Duplicate the part that opens with the line containing "In relation to" and closes with the line containing "3. pixel 687 656", both ends included.

[Dataset rows]
━━━
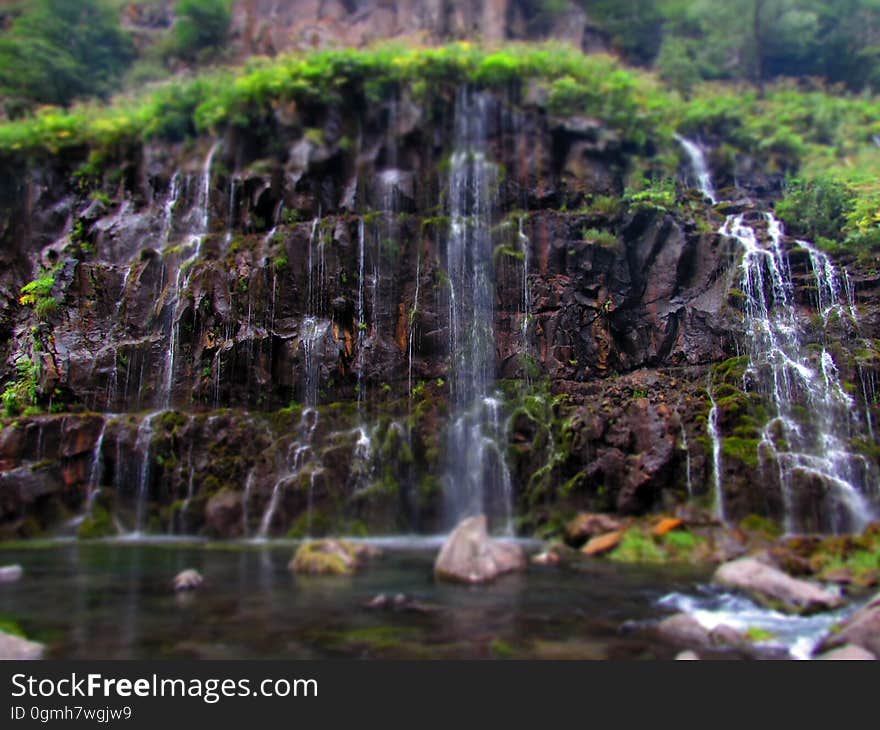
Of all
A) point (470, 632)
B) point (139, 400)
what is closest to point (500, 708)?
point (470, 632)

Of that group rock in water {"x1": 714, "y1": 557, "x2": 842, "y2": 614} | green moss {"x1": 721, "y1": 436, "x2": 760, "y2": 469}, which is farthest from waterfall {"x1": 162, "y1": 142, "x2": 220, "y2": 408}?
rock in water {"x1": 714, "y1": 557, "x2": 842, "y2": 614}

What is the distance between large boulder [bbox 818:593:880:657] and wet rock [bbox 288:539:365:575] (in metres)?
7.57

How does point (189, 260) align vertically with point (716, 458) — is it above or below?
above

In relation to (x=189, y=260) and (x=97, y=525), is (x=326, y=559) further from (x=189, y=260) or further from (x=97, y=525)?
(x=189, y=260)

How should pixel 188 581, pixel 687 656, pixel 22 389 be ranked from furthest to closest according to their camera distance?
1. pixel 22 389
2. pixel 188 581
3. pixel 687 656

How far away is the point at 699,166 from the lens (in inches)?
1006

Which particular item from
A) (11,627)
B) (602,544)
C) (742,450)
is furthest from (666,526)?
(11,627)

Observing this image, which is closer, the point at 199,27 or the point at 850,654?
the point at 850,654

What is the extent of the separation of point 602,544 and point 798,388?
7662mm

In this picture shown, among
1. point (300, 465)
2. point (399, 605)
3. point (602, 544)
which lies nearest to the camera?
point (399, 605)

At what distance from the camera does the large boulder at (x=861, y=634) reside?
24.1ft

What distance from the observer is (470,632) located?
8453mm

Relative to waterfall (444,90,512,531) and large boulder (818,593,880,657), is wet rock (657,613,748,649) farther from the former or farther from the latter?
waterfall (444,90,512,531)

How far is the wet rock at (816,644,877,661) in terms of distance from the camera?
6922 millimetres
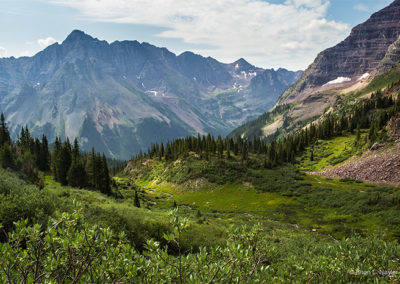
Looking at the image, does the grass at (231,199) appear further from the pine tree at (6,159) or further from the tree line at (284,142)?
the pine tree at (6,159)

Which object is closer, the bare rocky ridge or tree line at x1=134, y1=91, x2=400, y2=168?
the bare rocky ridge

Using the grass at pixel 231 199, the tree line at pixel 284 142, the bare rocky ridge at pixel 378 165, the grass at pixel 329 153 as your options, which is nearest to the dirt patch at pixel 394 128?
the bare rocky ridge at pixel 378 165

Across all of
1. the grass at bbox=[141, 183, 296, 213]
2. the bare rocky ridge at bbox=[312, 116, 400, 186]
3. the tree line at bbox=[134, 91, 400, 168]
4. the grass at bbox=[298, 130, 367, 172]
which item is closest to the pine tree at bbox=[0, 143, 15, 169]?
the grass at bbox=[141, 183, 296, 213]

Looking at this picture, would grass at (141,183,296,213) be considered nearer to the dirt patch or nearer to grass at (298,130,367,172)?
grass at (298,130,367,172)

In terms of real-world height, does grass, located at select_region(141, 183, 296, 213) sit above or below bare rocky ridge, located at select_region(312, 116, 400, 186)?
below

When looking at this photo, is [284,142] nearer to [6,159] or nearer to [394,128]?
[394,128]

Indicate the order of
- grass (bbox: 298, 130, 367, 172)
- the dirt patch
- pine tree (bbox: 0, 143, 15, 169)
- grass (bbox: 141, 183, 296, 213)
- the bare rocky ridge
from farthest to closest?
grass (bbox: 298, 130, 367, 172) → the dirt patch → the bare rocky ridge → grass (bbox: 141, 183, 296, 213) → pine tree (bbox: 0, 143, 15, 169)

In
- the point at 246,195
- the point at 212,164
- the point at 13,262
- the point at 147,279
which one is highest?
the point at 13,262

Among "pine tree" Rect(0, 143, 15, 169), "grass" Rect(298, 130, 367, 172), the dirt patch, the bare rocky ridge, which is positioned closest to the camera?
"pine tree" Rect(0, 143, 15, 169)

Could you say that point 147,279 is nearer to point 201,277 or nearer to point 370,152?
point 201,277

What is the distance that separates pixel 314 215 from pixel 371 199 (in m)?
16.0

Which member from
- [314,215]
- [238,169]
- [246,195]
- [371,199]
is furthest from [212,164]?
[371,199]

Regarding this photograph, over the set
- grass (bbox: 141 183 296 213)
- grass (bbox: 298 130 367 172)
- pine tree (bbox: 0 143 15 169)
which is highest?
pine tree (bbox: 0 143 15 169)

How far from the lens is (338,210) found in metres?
━━━
> **Answer for this exercise**:
In relation to (x=189, y=260) and (x=97, y=525), is (x=326, y=559) further from (x=189, y=260) or further from (x=97, y=525)?
(x=189, y=260)

How should pixel 188 581, pixel 687 656, pixel 22 389 be ranked from furthest to closest according to their camera distance?
1. pixel 22 389
2. pixel 188 581
3. pixel 687 656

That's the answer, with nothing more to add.